En 1988, j’étais étudiant en théâtre au Kurdistan irakien et j’avais plein de rêves ou bien j’étais un rêveur qui venait d’un territoire oublié, venu dans une grande ville étudier le théâtre, changer le monde, créer une vie idéale, en bref, j’étais un idéaliste attaché à l’utopie.
Mais le quotidien dans lequel je baignais, c’était un espace encerclé par l’ombre des petits frères de « Big Brother ». Entre nous, les Kurdes et la vie, il n’y avait qu’une nuit de rêve et mille nuits de peur. Les images de ce grand frère « Big Brother », qui s’appelait Saddam Hussein à l’époque, nous entouraient même par les fenêtres de nos âmes.
Nous devions répéter des phrases et des slogans comme des perroquets, nous disions tous les jours en sortant de la maison, en entrant à l’école : « Vive Saddam , vive le parti Baath et l’unité, Tooz les américains de mon cul. » Au théâtre, nous devions être des soldats et devions combattre tous ceux qui n’aimaient pas Saddam. Ainsi parlaient les hommes de Big Brother. Cela voulait dire qu’on n’avait pas besoin d’affronter le quotidien de la vie, parce que, selon une légende stupide nous étions les meilleurs guerriers du monde, donc on n’avait même pas besoin de penser à la question d’affronter la vie quotidienne...
Au fond, nous avions les projets théâtraux les plus pauvres du monde. On n’avait pas le droit d’enlever le portrait du président Saddam des décors de la scène, même pendant le spectacle ! Une seule fois, juste une, nous avions eu le courage d’enlever la photo de notre Big Brother, lors de la répétition générale d’un spectacle mettant en scène Spartacus. Nous étions sûrs que les étudiants recrutés par les services secrets étaient sortis du théâtre. Mais le lendemain, ils ont découvert que la photo avait été déplacée et n’ont pas hésité de nous accuser d’infidélité. Pourquoi ? Parce nous mettions en scène les ennemis du pays, en même temps nous avons perdu la répétition générale ou bien le premier spectacle de Spartacus sans oublier l’affrontement de nos personnages devant les épées roumaines.

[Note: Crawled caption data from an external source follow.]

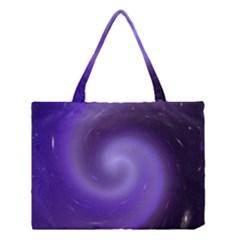 Spiral Lighting Color Nuances Medium Tote Bag by Celenk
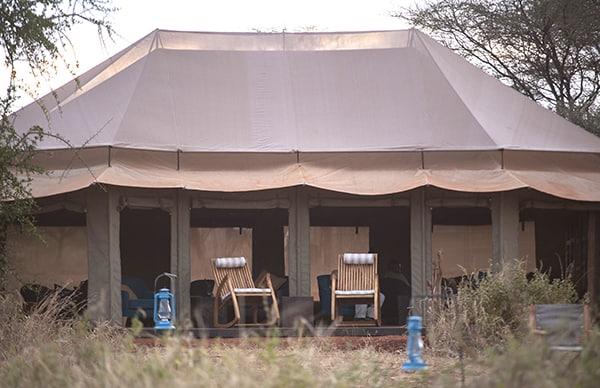 Kichuguu-Camp-tanzania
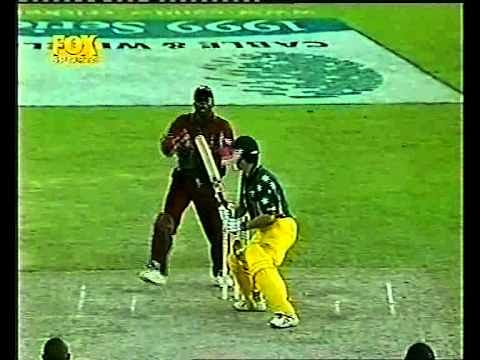 Video: Most insane finish to an ODI match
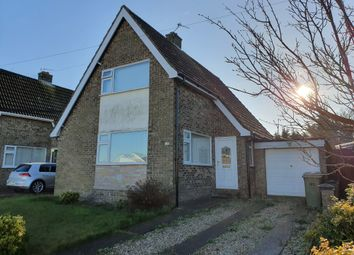 Thumbnail 3 bed bungalow for sale in Proctor Road, Sprowston, Norwich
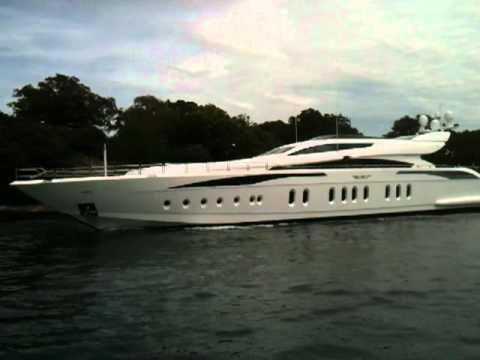 James Packer's luxury motor yacht in Sydney Harbour, named 'Z'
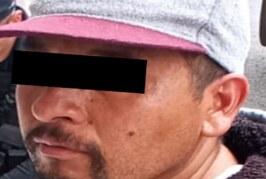 Detienen a posible implicado del delito de robo con violencia a tienda de conveniencia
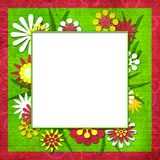 Summer funny floral cutout frame for photo or text Stock Image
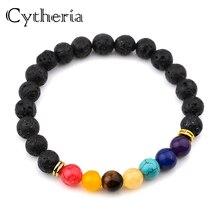 Beads Matt Lava Imperial Bracelets Women bead chain lucky Rock Stone Bead Buddha Skull Hamsa Hand charm  Elastic Thread bracelet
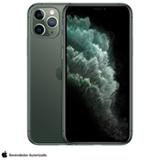 iPhone 11 Pro Verde Meia-noite, com Tela de 5,8', 4G, 256 GB e Câmera de 12 MP - MWCC2BZ/A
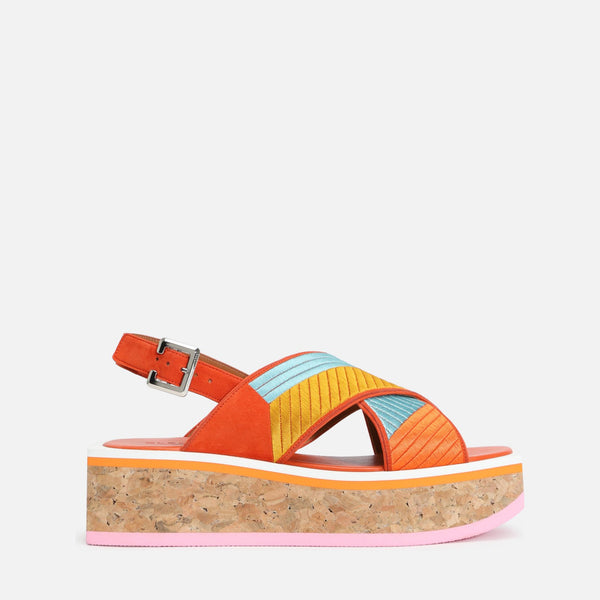 clergerie - URGA SANDALS, MULTICOLOR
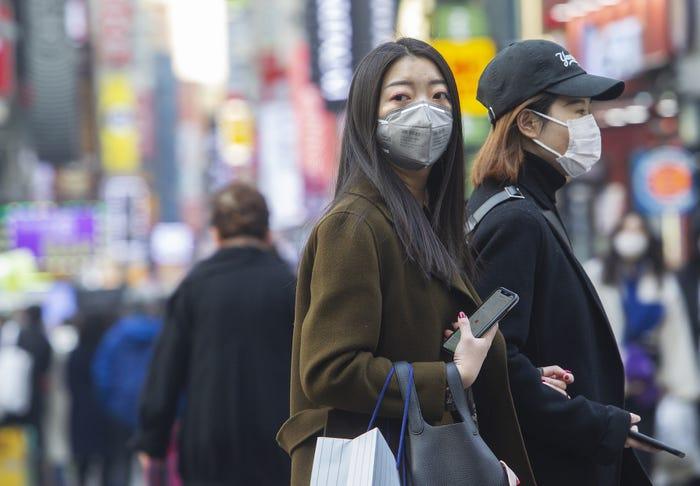 Chỉ trong vòng ba ngày, Hàn Quốc đã trở thành quốc gia có số ca nhiễm COVID-19 nhiều nhất bên ngoài Trung Quốc, nếu không tính đến trường hợp của tàu Diamond Princess.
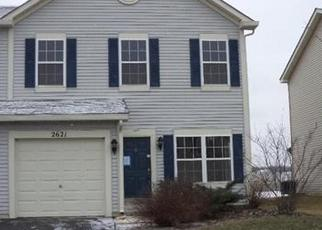 Pre Foreclosure in Hampshire 60140 ROSS ST - Property ID: 1449258302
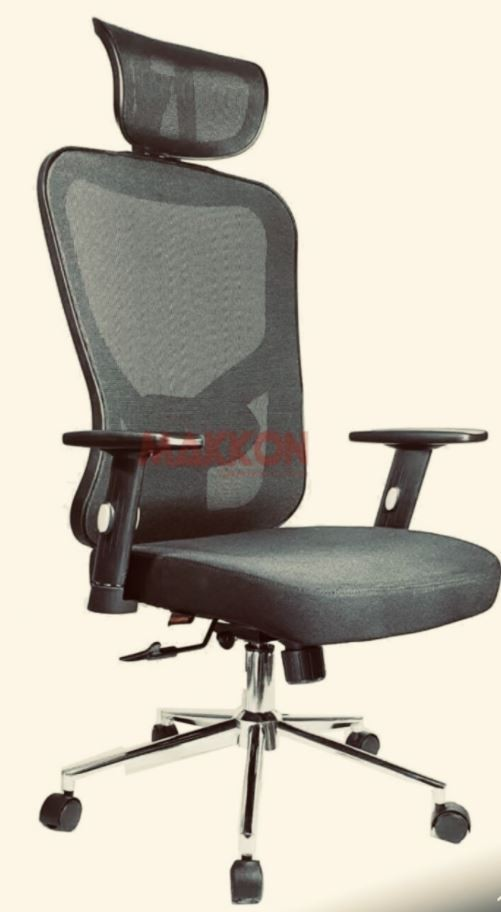 Cadeira Presidente MK 4003 COD 685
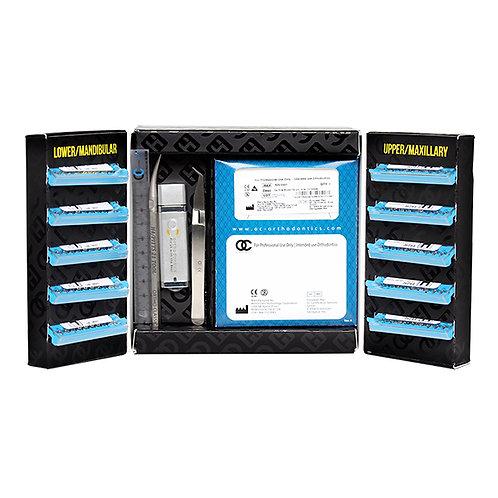 H4 5-Case Starter Kit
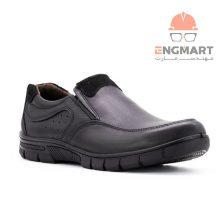 کفش اداری بی بند ارک مدل مارتین ۳۰۵ تمام چرمی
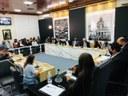 Em sessão ordinária, vereadores definem comissões permanentes da casa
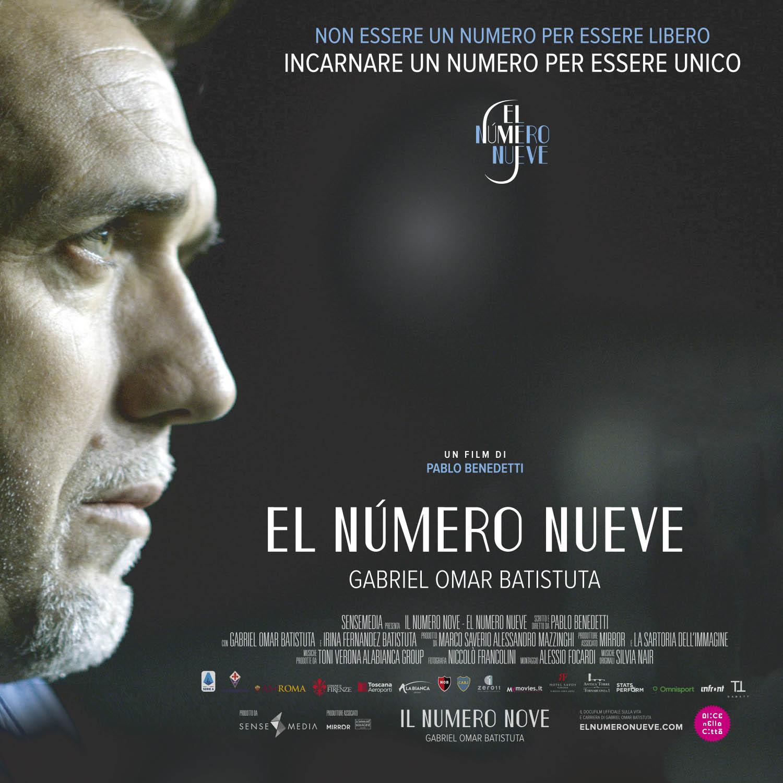 EL NUMERO NUEVE GABRIEL OMAR BATISTUTA (DVD)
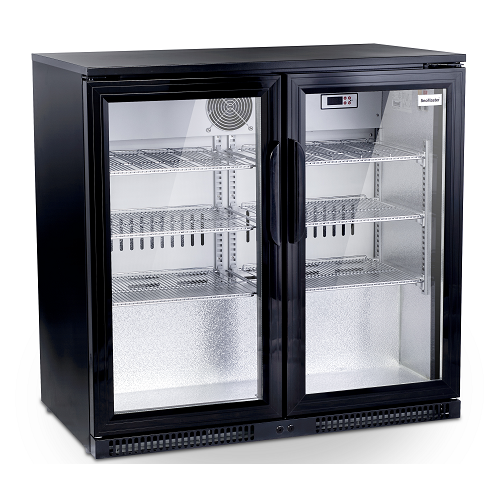 sd220-black-two-door-alfresco-beverage-cooler-size-870-w-x-500-d-x-850-h-capacity-220-litres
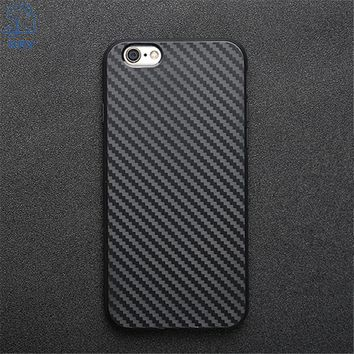KRY Carbon Fiber Phone Cases For iPhone 6 Cases 6s Plus Soft Anti-Knock Cover For iPhone 7 Case 7 Plus Leather Skin Capa Coque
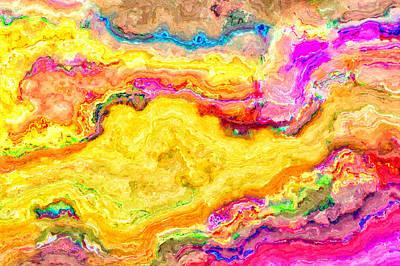 Abstract 19 Art Print by Craig Gordon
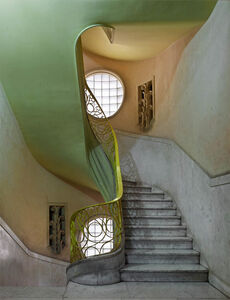 Michael Eastman, 'Deco Stairwell #2, Havana', 2014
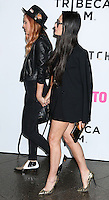 "LOS ANGELES, CA, USA - MAY 05: Rumer Willis, Demi Moore at the Los Angeles Premiere Of Tribeca Film's ""Palo Alto"" held at the Directors Guild of America on May 5, 2014 in Los Angeles, California, United States. (Photo by Celebrity Monitor)"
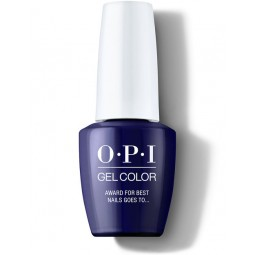 OPI Gel Color Award For Best Nails Goes To 15ml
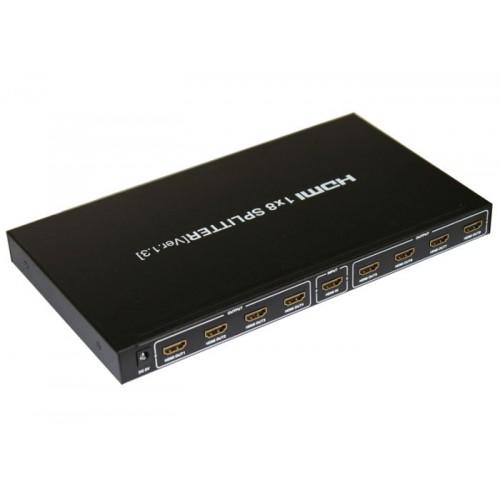 ΔΙΑΚΛΑΔΩΤΗΣ ΓΙΑ 8 HDMI 1080p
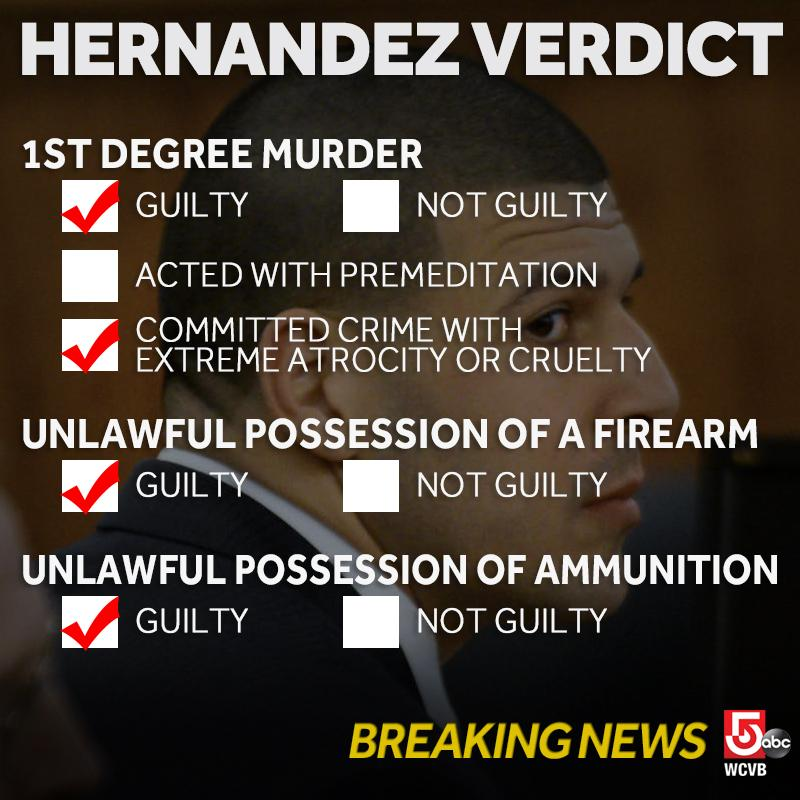 #BREAKING: Aaron Hernandez found guilty on ALL CHARGES including 1st degree murder. http://t.co/2CGqiybbjd http://t.co/TGlMKphcqK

* * * Au printemps de la même année, soit en 1988, l’une de nos villes kurdes, Halabja a été bombardée à l’arme chimique et cinq mille personnes sont mortes en silence. Ensuite le régime baathiste a fait disparaître 182 000 personnes dans une opération appelée Anfal pendant une courte période. C’était à la mi-avril. Là, j’ai été profondément meurtri, parce que j’ai perdu la moitié de ma propre famille. Je sentais que je perdais aussi toute mon enfance. Je n’étais plus qu’à un pas des fosses communes !
Comment avoir le courage d’affronter la vie, la tragédie quotidienne plutôt, dans la tristesse sourde et l’absurdit ? : des maisons éventrées assiégées par les souris, des camps remplis d’enfants sans parents, de parents sans enfants, de femmes sans hommes ; et tous ces yeux qui attendaient leurs proches qui ne revendraient plus jamais.
Le silence est devenu un mode de vie, une manière de penser. Un mutisme imposé par la tragédie, la guerre, les images de tyrans, le pouvoir invisible, les pays ravagés par les seigneurs de guerres locaux. Toutes ces monstruosités ont laissé une empreinte tellement ancrée sur notre vie qu’elles sont devenues les figures de notre pensée et de notre manière d’affronter la vie.
L’Anfal me confinait dans un recoin de l’existence où il n’y avait que l’attente, la sécheresse, la solitude de la brousse. Nous subissions tous le taillage des feuilles de l’âme. Nous étions ainsi très bien taillés par les ciseaux de la bande de notre Big Brother .
Alors le patrimoine du rêve et l’histoire de la peur sont tombées sur moi avec une absurdité lourde, et l’affrontement de la vie quotidienne m’est apparu comme une attente plurielle dans un temps inachevé.
En vous racontant cette histoire qui est la mienne tout en étant typiquement kurde, je vous livre le secret qui me tient en vie : la volonté d’affronter la vie pour vous livrer cette histoire composée d’une nuit de rêve et de mille nuits de peur. Mon destin est celui de vous raconter l’histoire d’une enfance perdue et d’une Anfal vivante, ou la résistance de la tristesse contre le passé.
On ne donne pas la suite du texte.